A palavra volta a ser sonar com força no sul de Madrid: EuroGetafe. Um termo que não é apenas uma etiqueta simpática nem uma nostalgia de aquelas noites continentais frente ao Ajax. É uma declaração de identidade. El Getafe, por quatro vezes em sua história, disputará uma competição europeia; Será a primeira vez na Conference League e a segunda classificação continental obtida com José Bordalás no comando.

A notícia tem um valor esportivo evidente, mas também uma palestra muito mais profunda. Porque o que conseguiu Bordalás com este Getafe não se entendeu apenas olhando para a mesa. Se entende olhando para o contexto.

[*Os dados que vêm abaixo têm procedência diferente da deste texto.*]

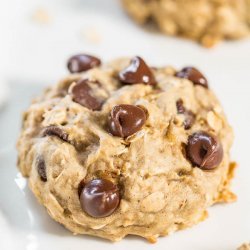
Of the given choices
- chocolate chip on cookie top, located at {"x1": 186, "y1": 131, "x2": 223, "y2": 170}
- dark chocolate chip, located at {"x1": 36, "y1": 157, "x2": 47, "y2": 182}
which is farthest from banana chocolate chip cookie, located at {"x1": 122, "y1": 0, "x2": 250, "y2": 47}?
dark chocolate chip, located at {"x1": 36, "y1": 157, "x2": 47, "y2": 182}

Se entiende recordando que esta equipe partia sem o foco mediático, com limitações de plantação, com uma margem econômica reduzida e com uma obrigação inicial que parecia muito mais terrestre: salvarse. E, sem embargo, terminó olhando para a Europa.

Ahí aparece o “don” de José Bordalás. Isso não é magia, mesmo que às vezes pare. Não é casualidade, embora seus críticos pretendam reduzir a sobrevivência. É uma mistura de convicção, leitura competitiva, gestão emocional, adaptação tática e uma capacidade extraordinária para converter plantas curtas em equipes largas, incômodas, solidárias e mentalmente resistentes.

A Copa do Mundo de 2026 testará a preparação física das seleções: calor, viagens e recuperação, os grandes desafios

A Copa do Mundo de 2026 testará a preparação física das seleções: calor, viagens e recuperação, os grandes desafios

A Copa do Mundo de 2026 não será apenas o maior torneio da história em número de times, partidas e locais. Será também uma das competições mais exigentes do ponto de vista físico, logístico e metodológico. A Copa do Mundo agora terá 48 equipes e 104 jogos, num campeonato dividido entre Canadá, Estados Unidos e México, com reuniões em 16 cidades-sede. A FIFA coloca o torneio entre 11 de junho e 19 de julho de 2026, em pleno verão norte-americano.

Esta nova dimensão mudará muitas coisas. A Copa do Mundo não será mais apenas uma série de jogos de pressão máxima, mas um teste global de resistência para comissão técnica, preparadores físicos, médicos, fisioterapeutas, nutricionistas, analistas de desempenho e jogadores. Num calendário de quase quarenta dias, com viagens longas, diferenças climáticas e pouca margem entre as partidas, o sucesso dependerá tanto do talento quanto da capacidade de administrar o desgaste.

O futebol moderno não é mais decidido apenas na grama. Também é decidido no hotel, no avião, na sala de recuperação, no controlo do sono, na hidratação, na alimentação, no planeamento da carga e na leitura diária dos dados físicos. Nesse sentido, a Copa do Mundo de 2026 será um laboratório de alto desempenho em escala global.

O impacto de Monchi no RCD Espanyol: uma nova era com Manolo González no banco e Alan Pace como presidente

O RCD Espanyol inicia uma etapa que pode marcar uma viragem na sua história recente. A chegada de Ramón Rodríguez Verdejo, Monchi, como chefe da área esportiva, a continuidade do Manolo González como treinador e a liderança institucional do Alan Pace Como presidentes formam um triângulo estratégico que pode redefinir o futuro desportivo do clube.

Depois de anos de instabilidade, mudanças de projetos, emergências de qualificação e uma complexa relação emocional com os seus adeptos, o Espanyol parece estar a entrar numa fase em que a palavra-chave não será apenas “emoção”, mas estrutura. E é aí que Monchi pode ter um impacto profundo.